Weedman, 32, developed Homecoming in Seattle, where she lived until moving to New York last year. With plans for an off-Broadway production, the play is on a short tour in Florida.
Though Weedman considers her show a comic treatment of family life, its theme naturally draws people who have firsthand experience with adoption.
"It's sort of a mixed blessing," she says. "I get a lot of adopted people and birth parents, and it's very, very somber. They're coming from all sorts of intense places, and a couple of nights have felt a little too heavy for me, but that's my own deal, my own insecurity about needing to hear laughter. I'm always grateful that people come."
Homecoming has one performance at 8 p.m. Friday at St. Petersburg Little Theatre. Tickets: $12 and $20. (888) 741-7522.
Marvin Hamlisch: the way things are
Marvin Hamlisch composed the music for more than 40 movies, including the Oscar-winning score and song for The Way We Were, but he wasn't paying much attention to the Academy Awards this week.
"Who cares? Do you think a best score Oscar ever mattered?" said Hamlisch, who is conducting the Florida Orchestra in a pops program. "Now all people care about is the song, and the scores are negligible."
His last movie score was for the 1996 Barbra Streisand vehicle, The Mirror Has Two Faces. Now he is concentrating on musical theater, writing music for Sweet Smell of Success, which is based on a 1957 movie starring Tony Curtis as a press agent.
As composer of A Chorus Line, Hamlisch has a place in Broadway history. But his last musical, The Goodbye Girl, was a flop.
Hamlisch is the pops music director of both the National Symphony Orchestra in Washington and the Pittsburgh Symphony. He is also a possible candidate for the vacant post with the Florida Orchestra.

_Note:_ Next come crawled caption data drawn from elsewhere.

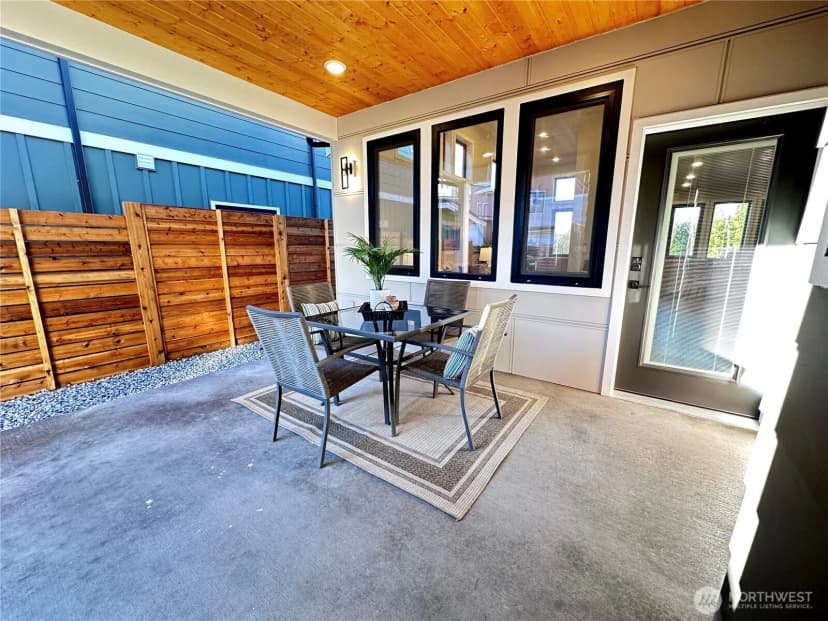 Property photo for 4304 Creston Way, Bellingham photo 26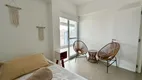 Foto 11 de Apartamento com 2 Quartos à venda, 72m² em Pompeia, Santos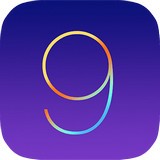 iOS7水平仪软件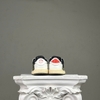 SZ29.5 (18cm) FB Nike Air Jordan 1 Retro Low OG SP x Travis Scott 'Olive' DZ5909-106 086851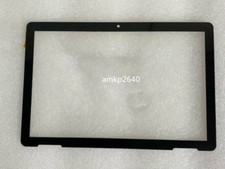 New 10.1 inch Touch Screen Panel Digitizer Glass For ONN 100011886 am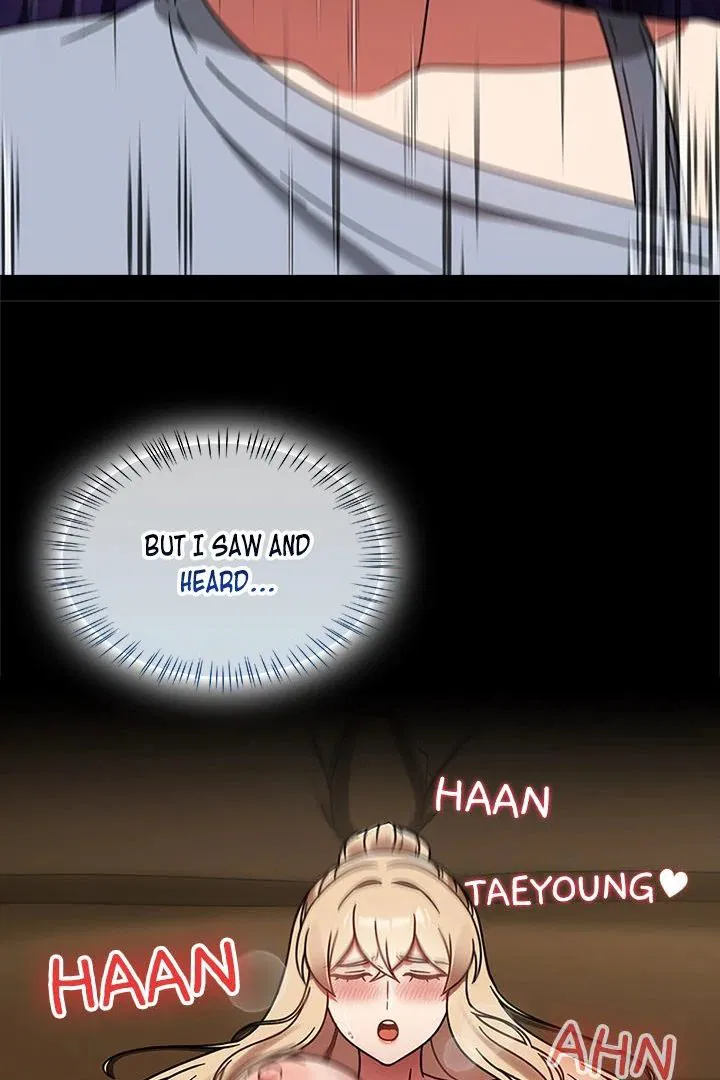 ground-and-pound-chap-32-69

"My pops philosophy is very simple," he said. "I think it's important that families come to the pops. You should be very careful not to make it too difficult. It's supposed to be accessible, it's supposed to be a good time."

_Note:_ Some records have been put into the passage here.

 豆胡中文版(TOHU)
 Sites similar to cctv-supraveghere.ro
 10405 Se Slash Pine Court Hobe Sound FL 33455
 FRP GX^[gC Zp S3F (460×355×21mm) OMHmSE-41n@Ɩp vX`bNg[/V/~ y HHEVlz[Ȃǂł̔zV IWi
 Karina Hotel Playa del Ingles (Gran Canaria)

Hamlisch leads the orchestra at 8 tonight at Tampa Bay Performing Arts Center, 8 p.m. Saturday at Mahaffey Theater and 7:30 p.m. Sunday at Ruth Eckerd Hall. Tickets: $20-$38. (813) 286-2403.
Sound and movement
The University of South Florida Dance Department is featuring a pair of guest choreographers in Seizing the Moment for Dance, Music and Text, its annual spring concert. Bruce Steivel, artistic director of Nevada Ballet Theatre, set a 20-minute work to music of Haydn. Martin Kravitz, who has taught in Europe the past 16 years, choreographed two pieces that integrate singing, speaking and inventing sounds with movement.